--- START ---

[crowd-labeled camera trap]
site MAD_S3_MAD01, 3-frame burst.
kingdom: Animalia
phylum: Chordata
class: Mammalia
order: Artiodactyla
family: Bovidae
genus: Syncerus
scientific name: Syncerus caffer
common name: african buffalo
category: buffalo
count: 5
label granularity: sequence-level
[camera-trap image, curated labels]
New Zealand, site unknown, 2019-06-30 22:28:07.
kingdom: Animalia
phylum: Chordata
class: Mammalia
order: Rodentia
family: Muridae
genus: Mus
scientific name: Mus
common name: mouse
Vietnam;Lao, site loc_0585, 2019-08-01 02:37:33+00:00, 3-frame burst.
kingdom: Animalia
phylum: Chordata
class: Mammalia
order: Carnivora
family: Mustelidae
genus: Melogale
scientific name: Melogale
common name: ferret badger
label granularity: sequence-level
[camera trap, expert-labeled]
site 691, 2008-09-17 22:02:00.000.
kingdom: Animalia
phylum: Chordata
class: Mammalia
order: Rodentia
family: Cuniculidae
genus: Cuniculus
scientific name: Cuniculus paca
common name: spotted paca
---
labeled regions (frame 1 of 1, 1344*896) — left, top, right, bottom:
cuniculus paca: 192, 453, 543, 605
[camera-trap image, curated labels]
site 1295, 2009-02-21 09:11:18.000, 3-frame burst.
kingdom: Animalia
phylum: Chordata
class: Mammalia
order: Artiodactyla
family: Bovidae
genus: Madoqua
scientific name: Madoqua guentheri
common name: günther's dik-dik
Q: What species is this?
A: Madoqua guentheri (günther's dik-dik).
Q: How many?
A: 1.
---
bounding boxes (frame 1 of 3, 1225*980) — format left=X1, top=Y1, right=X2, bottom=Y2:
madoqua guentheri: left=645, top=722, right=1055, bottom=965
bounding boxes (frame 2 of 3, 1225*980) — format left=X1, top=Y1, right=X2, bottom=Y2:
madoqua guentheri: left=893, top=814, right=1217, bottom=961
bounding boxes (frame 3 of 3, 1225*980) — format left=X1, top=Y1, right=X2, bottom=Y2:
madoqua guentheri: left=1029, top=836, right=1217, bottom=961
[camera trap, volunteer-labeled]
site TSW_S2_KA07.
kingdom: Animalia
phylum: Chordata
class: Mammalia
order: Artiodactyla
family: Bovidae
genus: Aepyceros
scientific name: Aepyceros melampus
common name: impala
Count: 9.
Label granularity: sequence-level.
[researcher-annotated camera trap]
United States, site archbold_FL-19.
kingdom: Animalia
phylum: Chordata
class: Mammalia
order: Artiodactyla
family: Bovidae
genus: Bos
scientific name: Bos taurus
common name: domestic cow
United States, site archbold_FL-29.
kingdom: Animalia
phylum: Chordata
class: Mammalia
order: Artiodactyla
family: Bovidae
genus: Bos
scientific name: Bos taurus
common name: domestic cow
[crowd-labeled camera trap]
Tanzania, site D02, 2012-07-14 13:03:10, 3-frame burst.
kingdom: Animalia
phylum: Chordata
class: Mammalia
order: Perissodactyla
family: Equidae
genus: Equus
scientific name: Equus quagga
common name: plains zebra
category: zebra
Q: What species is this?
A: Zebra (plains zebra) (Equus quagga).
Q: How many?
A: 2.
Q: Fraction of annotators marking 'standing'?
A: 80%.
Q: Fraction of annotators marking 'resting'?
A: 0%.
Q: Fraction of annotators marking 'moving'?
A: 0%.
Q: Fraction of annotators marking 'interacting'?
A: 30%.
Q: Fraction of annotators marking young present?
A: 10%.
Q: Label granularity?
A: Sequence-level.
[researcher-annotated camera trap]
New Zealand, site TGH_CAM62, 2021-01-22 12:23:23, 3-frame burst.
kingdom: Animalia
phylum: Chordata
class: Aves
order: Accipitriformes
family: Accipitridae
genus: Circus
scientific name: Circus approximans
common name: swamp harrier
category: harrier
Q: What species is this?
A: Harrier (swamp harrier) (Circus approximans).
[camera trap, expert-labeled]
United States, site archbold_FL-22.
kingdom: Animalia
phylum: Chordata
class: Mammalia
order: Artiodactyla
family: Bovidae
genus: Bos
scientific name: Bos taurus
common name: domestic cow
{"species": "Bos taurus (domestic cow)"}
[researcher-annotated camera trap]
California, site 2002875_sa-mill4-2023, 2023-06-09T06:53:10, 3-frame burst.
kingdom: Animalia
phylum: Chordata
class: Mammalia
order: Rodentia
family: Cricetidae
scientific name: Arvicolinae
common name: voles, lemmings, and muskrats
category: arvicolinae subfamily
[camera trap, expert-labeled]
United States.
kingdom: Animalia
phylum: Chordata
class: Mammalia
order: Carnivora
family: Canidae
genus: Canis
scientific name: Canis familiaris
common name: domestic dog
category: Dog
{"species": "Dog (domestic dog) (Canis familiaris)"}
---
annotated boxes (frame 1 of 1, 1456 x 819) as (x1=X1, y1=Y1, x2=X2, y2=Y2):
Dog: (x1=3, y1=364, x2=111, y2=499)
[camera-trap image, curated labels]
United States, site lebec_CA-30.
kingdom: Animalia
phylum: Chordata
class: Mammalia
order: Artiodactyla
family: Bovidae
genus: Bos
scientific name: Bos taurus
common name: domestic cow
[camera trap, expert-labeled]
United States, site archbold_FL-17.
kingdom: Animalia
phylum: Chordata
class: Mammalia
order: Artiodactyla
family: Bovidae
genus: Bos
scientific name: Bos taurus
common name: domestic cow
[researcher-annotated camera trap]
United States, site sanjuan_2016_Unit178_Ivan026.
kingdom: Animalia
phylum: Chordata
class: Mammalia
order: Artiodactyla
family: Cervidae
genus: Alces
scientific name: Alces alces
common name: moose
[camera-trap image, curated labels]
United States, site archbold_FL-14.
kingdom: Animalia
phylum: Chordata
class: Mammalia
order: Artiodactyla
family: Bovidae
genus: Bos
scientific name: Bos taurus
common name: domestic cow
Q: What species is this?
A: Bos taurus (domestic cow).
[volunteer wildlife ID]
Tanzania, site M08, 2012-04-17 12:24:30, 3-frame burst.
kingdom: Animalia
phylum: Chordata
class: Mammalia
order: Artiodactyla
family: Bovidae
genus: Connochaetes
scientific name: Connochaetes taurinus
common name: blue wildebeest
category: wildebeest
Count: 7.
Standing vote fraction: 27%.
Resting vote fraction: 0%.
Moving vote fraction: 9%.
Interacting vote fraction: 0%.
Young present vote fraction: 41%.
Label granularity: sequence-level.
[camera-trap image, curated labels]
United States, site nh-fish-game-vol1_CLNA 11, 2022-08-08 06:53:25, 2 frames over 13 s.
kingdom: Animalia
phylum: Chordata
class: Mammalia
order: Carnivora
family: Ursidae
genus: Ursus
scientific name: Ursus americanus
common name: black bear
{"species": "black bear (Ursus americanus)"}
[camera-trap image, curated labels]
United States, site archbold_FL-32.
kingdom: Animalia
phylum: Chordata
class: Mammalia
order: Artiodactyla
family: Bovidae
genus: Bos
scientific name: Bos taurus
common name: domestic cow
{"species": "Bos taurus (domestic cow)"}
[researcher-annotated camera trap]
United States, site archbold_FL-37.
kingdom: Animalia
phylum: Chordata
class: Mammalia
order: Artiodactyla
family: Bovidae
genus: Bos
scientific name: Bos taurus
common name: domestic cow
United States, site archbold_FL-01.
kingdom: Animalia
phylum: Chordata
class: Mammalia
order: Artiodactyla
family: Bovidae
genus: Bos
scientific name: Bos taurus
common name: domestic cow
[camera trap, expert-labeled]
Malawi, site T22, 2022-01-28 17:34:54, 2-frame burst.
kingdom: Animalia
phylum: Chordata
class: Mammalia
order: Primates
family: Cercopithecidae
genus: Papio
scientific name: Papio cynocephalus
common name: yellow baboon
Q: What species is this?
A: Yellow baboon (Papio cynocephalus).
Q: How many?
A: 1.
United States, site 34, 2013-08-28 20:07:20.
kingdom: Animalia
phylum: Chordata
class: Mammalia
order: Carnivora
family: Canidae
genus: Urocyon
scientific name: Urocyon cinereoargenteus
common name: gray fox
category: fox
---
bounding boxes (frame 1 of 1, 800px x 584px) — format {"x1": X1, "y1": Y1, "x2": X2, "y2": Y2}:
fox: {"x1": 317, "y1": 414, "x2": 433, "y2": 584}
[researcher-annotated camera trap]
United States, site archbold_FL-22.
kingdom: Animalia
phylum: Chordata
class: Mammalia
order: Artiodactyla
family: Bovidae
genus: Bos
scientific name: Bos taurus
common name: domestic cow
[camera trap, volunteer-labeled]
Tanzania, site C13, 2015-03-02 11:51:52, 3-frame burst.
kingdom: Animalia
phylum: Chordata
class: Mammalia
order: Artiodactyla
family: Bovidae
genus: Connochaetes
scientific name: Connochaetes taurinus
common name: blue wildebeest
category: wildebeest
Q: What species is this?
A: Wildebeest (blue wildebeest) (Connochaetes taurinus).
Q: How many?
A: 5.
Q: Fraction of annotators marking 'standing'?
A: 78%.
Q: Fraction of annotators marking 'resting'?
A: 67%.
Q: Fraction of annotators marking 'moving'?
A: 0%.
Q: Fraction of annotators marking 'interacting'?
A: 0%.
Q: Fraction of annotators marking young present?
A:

--- END ---

> [WHAT IS BEING ASKED] Pull every line containing the word "Tanzania" out of the material.

> [ANSWER TO THE EXERCISE]
Tanzania, site D02, 2012-07-14 13:03:10, 3-frame burst.
Tanzania, site M08, 2012-04-17 12:24:30, 3-frame burst.
Tanzania, site C13, 2015-03-02 11:51:52, 3-frame burst.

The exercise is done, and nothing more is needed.